Wie steht es mit dem Verbrenner-Aus?
Die Richtung muss sein: Raus aus dem Verbrenner, raus aus Öl und Gas, und im Verkehrssektor auch raus aus Benzin und Diesel. Obwohl ich immer dazu sage: Die beste Form von Elektromobilität ist die Eisenbahn. Deswegen müssen wir noch mehr auch in Bahn und in Schienennetze in Europa investieren.
Was kann die EU beim Thema Migration liefern, was sie bisher nicht geliefert hat?
Wir haben jetzt fünf Jahre für eine gemeinsame europäische Migrationspolitik gebraucht. Das heißt gemeinsamer Außengrenzschutz, und diesen so zu organisieren, dass das Sterben im Mittelmeer nicht mehr hingenommen werden muss, aber auch schnellere, vielleicht härtere Verfahren für jene, die keine Aussicht auf Asyl haben. Und dass Flüchtlinge auf alle Mitgliedstaaten der EU aufgeteilt werden, was für Österreich dann weniger Flüchtlinge bedeuten würde als bisher. Jetzt müssen wir den Migrationspakt mit Leben erfüllen, das ist die Aufgabe für die nächsten fünf Jahre.

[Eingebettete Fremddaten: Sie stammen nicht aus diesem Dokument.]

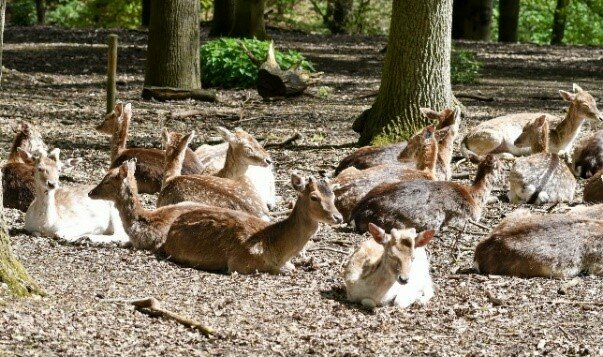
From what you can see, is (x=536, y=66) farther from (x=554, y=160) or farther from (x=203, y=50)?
(x=554, y=160)

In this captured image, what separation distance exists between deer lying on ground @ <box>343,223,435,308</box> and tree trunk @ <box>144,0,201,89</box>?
30.4 ft

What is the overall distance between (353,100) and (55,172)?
8.60 meters

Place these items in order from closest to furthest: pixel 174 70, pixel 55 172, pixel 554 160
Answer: pixel 55 172, pixel 554 160, pixel 174 70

Soll Klima ein Asylgrund werden?
Die Folgen von Klima sind ein Asylgrund, aber nicht Klima selbst. Wir Europäer tun uns ja sehr leid mit der Migrationsfrage und übersehen dabei, dass überall sonst auf der Welt noch viel mehr Leute als Flüchtlinge unterwegs sind. Daher ist der Green Deal so entscheidend, nicht nur für unser Leben in Europa, sondern auch für das globale Gefüge.

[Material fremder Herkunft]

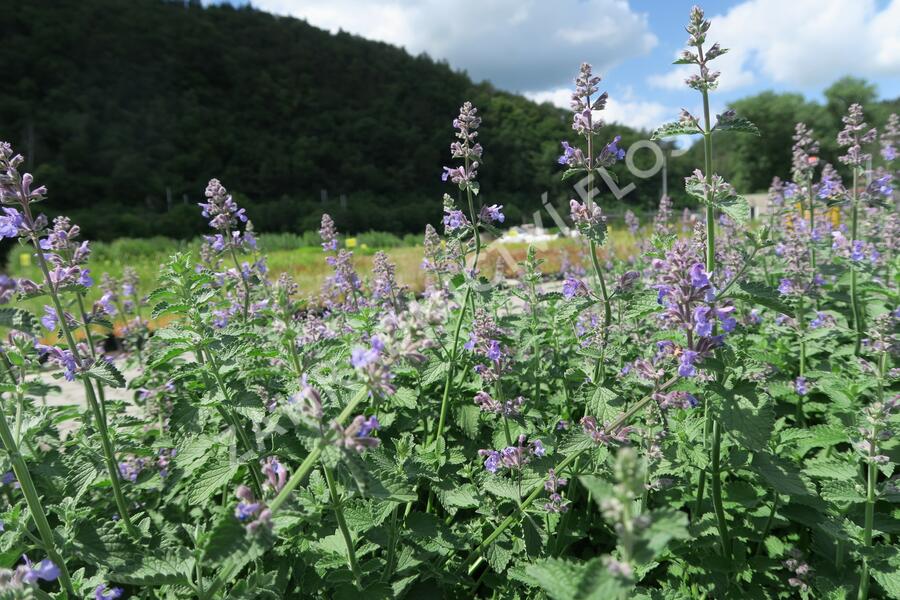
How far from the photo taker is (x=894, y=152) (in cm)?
549

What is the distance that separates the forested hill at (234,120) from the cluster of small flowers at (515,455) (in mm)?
32716

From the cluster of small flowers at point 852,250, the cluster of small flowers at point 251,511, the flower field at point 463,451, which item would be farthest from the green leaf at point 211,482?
the cluster of small flowers at point 852,250

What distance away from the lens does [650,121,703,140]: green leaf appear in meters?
2.38

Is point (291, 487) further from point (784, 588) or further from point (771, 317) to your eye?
point (771, 317)

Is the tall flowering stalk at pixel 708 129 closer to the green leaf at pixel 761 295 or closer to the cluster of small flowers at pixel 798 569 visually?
the green leaf at pixel 761 295

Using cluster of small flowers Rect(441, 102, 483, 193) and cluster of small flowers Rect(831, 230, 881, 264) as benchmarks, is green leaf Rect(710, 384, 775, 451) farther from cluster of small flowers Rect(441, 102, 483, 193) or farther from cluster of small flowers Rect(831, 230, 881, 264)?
cluster of small flowers Rect(831, 230, 881, 264)

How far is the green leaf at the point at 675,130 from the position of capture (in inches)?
93.6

Sie haben zuletzt gemeint, dass Klimaministerin Gewessler schuld sei, dass das Nature Restauration Law nicht beschlossen werden kann. Bleiben Sie dabei?
Die Ministerin sagt, die Bundesländer seien schuld, die Bundesländer sagen mir, sie wären dafür, es gebe aber Folgewirkungen finanzieller Natur, die nicht geklärt wurden. Wenn man in der Bundesregierung für das Thema verantwortlich ist, muss man auch schauen, dass man eine Mehrheit hat.